Transcript for:
Ethics in Statistical Data Collection

Hi, I'm Adriene Hill, and welcome back to Crash Course Statistics. Today we're going to take a step back from sampling and regressions to talk about the impact of all that statistical gathering. We've seen that the interpretation of this information can have real, lasting effects on our society, but its collection can also have lasting effects on the subjects.

The process of gathering and applying statistics can affect real people's lives, which means there is a responsibility to gather and use this data ethically. Today we're going to discuss five stories. four of them are real, and all of them can help us learn where collecting data can go wrong, and how we can help prevent these things from happening again.

Our first story begins in 1822 when a young fur trapper named Alexis St. Martin got shot in the stomach when another trapper's gun accidentally went off. The wound was serious but a local army doctor, William Beaumont, was able to stabilize St. Martin. through a series of presumably painful anesthetic-free surgeries.

But Dr. Beaumont couldn't close the wound, which left a small hole called a gastric fistula that allowed access to the stomach. St. Martin was out of a job, since it's hard to be an active fur trapper with a hole in your stomach. So he signed a contract to become a servant to Dr. Beaumont. In addition to traditional chores, St. Martin participated in all sorts of experiments at the whim of the doctor. Beaumont used the gastric fistula to study how the body digested food.

> **Dataset excerpts**
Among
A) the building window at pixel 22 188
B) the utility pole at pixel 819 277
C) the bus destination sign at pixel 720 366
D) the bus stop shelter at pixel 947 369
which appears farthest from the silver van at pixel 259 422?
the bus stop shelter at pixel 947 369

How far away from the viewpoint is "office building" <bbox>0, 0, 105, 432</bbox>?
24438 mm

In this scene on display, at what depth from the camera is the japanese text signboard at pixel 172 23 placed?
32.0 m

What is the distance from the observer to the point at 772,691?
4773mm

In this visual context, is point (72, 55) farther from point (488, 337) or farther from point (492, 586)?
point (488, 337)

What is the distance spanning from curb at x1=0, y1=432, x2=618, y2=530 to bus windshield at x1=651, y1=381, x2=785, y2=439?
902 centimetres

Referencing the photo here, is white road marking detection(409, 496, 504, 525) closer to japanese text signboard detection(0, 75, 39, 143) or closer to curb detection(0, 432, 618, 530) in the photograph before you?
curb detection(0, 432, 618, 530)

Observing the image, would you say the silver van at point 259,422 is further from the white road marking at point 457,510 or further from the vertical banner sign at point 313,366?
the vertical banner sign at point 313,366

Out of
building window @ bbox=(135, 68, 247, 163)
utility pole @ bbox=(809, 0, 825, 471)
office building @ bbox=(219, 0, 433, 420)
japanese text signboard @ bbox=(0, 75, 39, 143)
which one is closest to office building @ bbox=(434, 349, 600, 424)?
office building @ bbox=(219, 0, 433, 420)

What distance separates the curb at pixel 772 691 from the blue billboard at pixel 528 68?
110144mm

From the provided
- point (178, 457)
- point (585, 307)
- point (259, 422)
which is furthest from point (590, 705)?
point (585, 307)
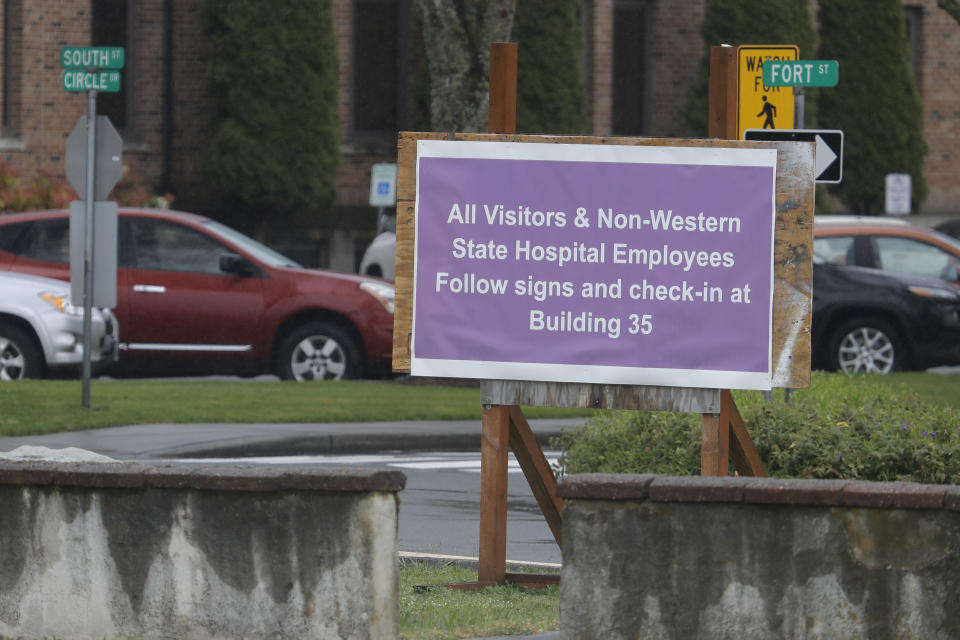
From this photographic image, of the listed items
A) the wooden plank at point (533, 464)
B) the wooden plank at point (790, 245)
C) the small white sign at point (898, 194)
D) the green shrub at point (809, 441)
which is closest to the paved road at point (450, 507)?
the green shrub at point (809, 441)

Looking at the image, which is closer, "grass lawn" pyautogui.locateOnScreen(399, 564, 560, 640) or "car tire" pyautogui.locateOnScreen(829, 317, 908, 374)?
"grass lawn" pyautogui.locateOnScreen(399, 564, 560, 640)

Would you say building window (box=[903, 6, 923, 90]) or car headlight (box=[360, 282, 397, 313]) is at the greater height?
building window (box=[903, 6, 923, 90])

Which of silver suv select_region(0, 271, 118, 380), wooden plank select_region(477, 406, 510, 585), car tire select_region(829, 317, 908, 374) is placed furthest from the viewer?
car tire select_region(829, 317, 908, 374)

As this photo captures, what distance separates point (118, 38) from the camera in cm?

> **List of tasks**
- A) Please list every person named in the transcript on ethics in data collection.
- B) Answer these questions from the transcript on ethics in data collection, one line each.
(i) In what year does the first story begin?
(ii) How many of the five stories are real?
(iii) What is the small hole left by the unclosed wound called?
- C) Continue the transcript on ethics in data collection after its last sentence.

> **Responses for each task**
- A) Adriene Hill, Alexis St. Martin, William Beaumont

- B)
(i) 1822
(ii) Four
(iii) A gastric fistula

- C)
He made huge strides in the field, including exploring the influence of mental disturbance on the process of digestion and correcting the long-held belief that the stomach digested food by grinding it up. When in 1838 the two finally parted ways, Beaumont spent the last 15 years of his life pleading with St. Martin to come back. Maybe unsurprisingly, St. Martin declined.

Without this strange situation, the field of gastroenterology may have progressed more slowly. In fact, St. Martin's fistula was an inspiration to Pavlov, who used fistulas in dogs during his famous classical conditioning experiments. But all this progress came at a cost to St. Martin, and also to those dogs.

One of the most important ethical considerations in research is whether humans who participate are able to feasibly say no. People with little power, resources, or money can be coerced into participating in experiments that they're uncomfortable with. Most research institutions have a committee called the Institutional Review Board, IRB, which oversees all the research at that institution to make sure that it's ethical.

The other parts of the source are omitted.